= Jin-Shan Wang =

Chinese-American organic chemist and entrepreneur

Jin-Shan Wang (王錦山 (王锦山, Wáng Jǐnshān); born July 6, 1962), is a Chinese-American organic chemist and entrepreneur.

==Biography==
Wang was born in Jiangyan, Jiangsu, China in 1962. Wang obtained his bachelor's (in 1982) and master's (in 1985) degrees both in polymer science from the East China University of Science and Technology.

In 1989, Wang went to study in Belgium with Prof. Philippe Teyssié and obtained his doctorate degree with highest possible rank (avec la plus grande distinction et les felicitations du jury) from the University of Liège, Belgium, in 1993. Wang published more than 20 papers, mostly in Macromolecules, and obtained 12 issued US and European patents in the area of living polymerization from his four-years doctoral research work.

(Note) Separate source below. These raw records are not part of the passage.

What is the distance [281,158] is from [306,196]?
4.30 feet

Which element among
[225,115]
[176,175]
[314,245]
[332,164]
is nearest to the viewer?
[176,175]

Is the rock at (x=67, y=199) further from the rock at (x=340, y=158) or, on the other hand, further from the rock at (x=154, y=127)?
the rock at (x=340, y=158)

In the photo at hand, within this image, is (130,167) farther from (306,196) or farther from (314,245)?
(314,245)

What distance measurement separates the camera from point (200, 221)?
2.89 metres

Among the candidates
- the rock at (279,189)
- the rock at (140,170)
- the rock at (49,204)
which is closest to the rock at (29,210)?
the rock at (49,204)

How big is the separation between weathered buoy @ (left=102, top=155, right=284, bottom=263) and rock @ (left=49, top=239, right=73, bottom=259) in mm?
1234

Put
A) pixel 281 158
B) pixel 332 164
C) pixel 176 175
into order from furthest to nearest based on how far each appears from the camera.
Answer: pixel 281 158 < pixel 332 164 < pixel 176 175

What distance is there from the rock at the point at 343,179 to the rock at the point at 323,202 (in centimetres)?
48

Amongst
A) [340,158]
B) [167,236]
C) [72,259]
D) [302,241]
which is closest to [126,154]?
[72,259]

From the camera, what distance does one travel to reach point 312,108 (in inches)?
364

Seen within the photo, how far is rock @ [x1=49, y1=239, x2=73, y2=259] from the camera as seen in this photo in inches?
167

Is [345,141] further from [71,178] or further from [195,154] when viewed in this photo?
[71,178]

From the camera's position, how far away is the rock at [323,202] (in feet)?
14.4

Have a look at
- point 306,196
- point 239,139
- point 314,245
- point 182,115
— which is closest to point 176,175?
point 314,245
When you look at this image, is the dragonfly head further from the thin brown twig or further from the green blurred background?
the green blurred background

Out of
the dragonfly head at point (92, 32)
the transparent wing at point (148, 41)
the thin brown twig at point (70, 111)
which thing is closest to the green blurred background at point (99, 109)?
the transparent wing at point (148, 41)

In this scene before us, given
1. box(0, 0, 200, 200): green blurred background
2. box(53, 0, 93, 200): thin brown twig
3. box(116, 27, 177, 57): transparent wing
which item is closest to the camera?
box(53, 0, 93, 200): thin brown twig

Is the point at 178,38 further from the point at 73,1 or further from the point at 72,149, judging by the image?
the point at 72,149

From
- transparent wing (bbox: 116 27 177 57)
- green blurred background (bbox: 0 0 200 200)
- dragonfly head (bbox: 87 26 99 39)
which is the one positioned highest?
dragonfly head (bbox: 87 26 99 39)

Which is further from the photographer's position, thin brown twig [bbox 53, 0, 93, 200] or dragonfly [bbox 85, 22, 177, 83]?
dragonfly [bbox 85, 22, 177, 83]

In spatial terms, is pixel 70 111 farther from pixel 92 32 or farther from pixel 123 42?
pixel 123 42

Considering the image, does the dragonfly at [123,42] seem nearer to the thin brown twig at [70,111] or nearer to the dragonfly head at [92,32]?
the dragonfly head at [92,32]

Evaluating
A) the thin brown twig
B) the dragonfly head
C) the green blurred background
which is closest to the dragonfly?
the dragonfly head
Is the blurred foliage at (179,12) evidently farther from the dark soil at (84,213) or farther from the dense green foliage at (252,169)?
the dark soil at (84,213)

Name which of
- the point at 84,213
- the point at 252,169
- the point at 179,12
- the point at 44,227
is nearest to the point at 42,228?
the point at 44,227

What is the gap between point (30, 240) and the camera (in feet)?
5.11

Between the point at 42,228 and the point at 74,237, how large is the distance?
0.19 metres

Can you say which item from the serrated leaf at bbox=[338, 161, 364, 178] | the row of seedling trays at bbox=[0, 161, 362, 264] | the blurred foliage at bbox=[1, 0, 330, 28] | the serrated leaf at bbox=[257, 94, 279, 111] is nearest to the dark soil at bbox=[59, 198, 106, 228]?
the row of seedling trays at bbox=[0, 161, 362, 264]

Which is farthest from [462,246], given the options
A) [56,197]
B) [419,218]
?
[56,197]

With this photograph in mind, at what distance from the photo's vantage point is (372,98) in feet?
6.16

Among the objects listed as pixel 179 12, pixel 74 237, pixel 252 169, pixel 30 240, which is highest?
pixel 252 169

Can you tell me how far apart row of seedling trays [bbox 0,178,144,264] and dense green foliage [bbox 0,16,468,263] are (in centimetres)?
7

Months before his departure to the United States to continue his research at the Carnegie Mellon University with Krzysztof Matyjaszewski in 1994, he started conceptualizing free-radical catalyzed living radical polymerization, after studying a series of published papers on free-anion catalyzed living anionic polymerization (also called group-transfer polymerization) of methacrylate and transition-metal / free-radical catalyzed atom (group)-transfer radical addition (ATRA). Shortly after arriving in Prof. Matyjaszewski's laboratories in 1994, Wang started to implement his ideas of applying the principle of atom (group)-transfer radical addition to living radical polymerization in the lab with self-made air- and oxygen-free mini-reactors. Wang did seminal work on Atom Transfer Radical Polymerization (ATRP) during that period of time. With Prof. Matyjaszewki, Wang published three original papers on ATRP and reverse ATRP. Wang is one of the major contributors to the birth and mechanism of ATRP. He is the first Chinese polymer chemist to discover a polymerization chemistry.

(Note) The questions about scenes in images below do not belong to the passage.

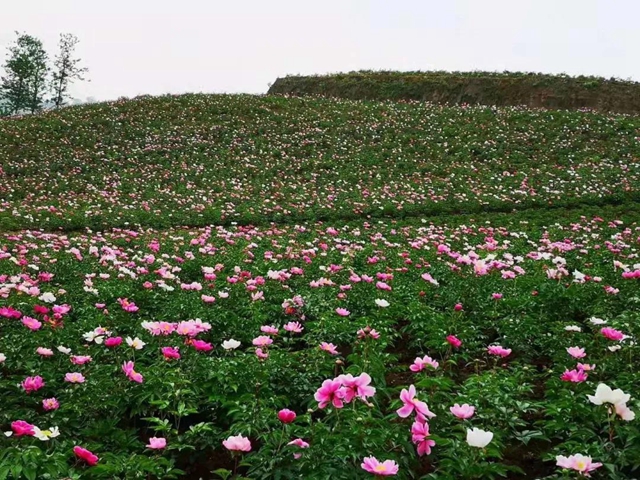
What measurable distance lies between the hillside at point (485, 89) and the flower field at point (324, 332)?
13.8m

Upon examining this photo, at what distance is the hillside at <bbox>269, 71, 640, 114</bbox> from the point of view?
27.6m

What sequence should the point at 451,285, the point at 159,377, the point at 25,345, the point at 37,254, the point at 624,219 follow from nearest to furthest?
the point at 159,377 < the point at 25,345 < the point at 451,285 < the point at 37,254 < the point at 624,219

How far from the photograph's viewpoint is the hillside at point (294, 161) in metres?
13.8

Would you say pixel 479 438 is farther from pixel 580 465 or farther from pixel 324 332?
pixel 324 332

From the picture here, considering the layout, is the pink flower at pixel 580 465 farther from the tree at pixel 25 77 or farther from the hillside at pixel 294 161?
the tree at pixel 25 77

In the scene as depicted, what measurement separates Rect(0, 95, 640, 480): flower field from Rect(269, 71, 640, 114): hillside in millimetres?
13830

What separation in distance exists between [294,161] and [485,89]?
16609 millimetres

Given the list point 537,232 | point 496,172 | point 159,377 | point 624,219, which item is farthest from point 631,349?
point 496,172

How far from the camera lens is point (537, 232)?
10.2 metres

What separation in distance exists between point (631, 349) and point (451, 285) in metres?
2.45

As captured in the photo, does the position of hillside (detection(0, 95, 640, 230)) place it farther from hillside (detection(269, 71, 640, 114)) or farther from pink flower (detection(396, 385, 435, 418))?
pink flower (detection(396, 385, 435, 418))

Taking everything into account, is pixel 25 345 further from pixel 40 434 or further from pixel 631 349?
pixel 631 349

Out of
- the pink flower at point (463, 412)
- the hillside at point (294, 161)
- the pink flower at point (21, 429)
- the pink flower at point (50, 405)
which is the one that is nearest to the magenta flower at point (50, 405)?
the pink flower at point (50, 405)

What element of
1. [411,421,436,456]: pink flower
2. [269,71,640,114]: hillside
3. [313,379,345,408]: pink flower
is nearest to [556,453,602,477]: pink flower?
[411,421,436,456]: pink flower
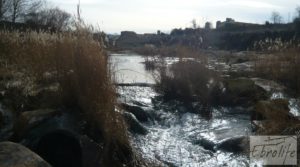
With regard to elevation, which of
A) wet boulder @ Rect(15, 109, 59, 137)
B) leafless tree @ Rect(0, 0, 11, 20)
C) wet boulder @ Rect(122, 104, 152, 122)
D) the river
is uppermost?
leafless tree @ Rect(0, 0, 11, 20)

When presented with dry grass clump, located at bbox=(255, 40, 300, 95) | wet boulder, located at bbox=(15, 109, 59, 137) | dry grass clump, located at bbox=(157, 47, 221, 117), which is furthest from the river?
dry grass clump, located at bbox=(255, 40, 300, 95)

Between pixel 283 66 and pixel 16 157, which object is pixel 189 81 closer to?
pixel 283 66

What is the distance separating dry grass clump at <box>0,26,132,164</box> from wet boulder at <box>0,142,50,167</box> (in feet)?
4.09

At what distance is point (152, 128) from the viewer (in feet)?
23.6

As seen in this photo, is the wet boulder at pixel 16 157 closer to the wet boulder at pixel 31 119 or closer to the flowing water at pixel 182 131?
the wet boulder at pixel 31 119

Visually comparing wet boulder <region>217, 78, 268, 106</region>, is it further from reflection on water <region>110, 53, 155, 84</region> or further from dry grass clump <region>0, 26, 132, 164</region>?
dry grass clump <region>0, 26, 132, 164</region>

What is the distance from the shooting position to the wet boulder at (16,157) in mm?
3273

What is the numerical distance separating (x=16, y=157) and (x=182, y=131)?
160 inches

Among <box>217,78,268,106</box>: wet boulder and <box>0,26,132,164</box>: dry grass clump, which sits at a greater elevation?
<box>0,26,132,164</box>: dry grass clump

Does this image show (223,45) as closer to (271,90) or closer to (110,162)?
(271,90)

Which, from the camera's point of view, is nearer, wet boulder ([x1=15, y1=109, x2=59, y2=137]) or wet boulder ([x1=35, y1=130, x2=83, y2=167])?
Result: wet boulder ([x1=35, y1=130, x2=83, y2=167])

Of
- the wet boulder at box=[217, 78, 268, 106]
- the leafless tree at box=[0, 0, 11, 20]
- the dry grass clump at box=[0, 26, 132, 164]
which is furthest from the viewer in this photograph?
the leafless tree at box=[0, 0, 11, 20]

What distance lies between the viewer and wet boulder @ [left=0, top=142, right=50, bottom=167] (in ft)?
10.7

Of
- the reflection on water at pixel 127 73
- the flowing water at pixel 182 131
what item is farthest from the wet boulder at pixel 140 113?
the reflection on water at pixel 127 73
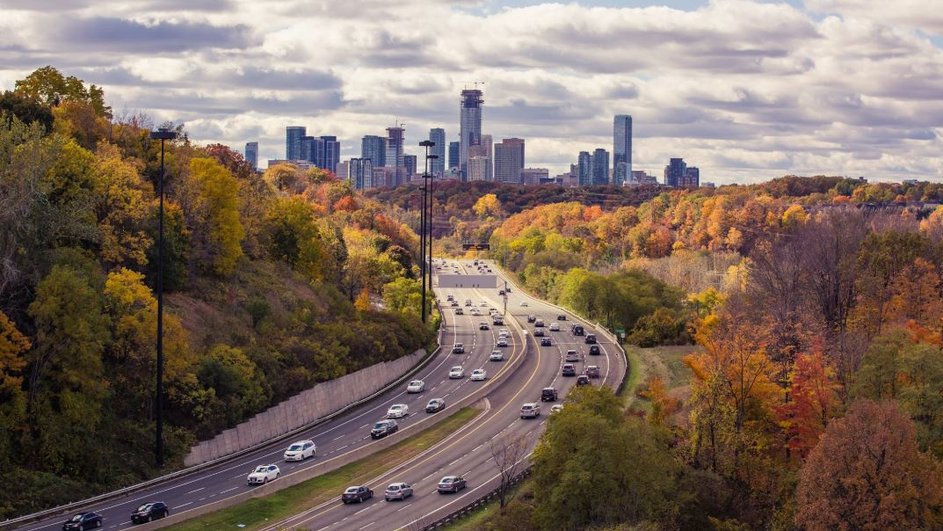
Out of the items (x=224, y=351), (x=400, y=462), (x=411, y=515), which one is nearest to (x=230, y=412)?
(x=224, y=351)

In 1995, Wang dedicated himself to industry and was a Senior Chemist at the Nalco Chemical Company. From 1997 to 2008, Wang also served as Research Associate at the Eastman Kodak Company. In 2008, Wang founded companies SWW and WangAtrp in U.S. and was companies' president. In 2009, Wang went back to Shanghai, and has served as the Zhi Yuan Chair Professor at Shanghai Jiao Tong University School of Chemical Engineering. In 2010, Wang founded First O-Lite, Inc with Dr. Yuan-Sheng Tyan, a world top OLED lighting scientist and several Chinese businessmen in Nanjing and is Vice-Chairman and CEO of the company. First O-Lite is among the first in the world to manufacture OLED lighting panels and products. Currently, Wang also serves as Co-Chairman of China OLED Industry Alliance.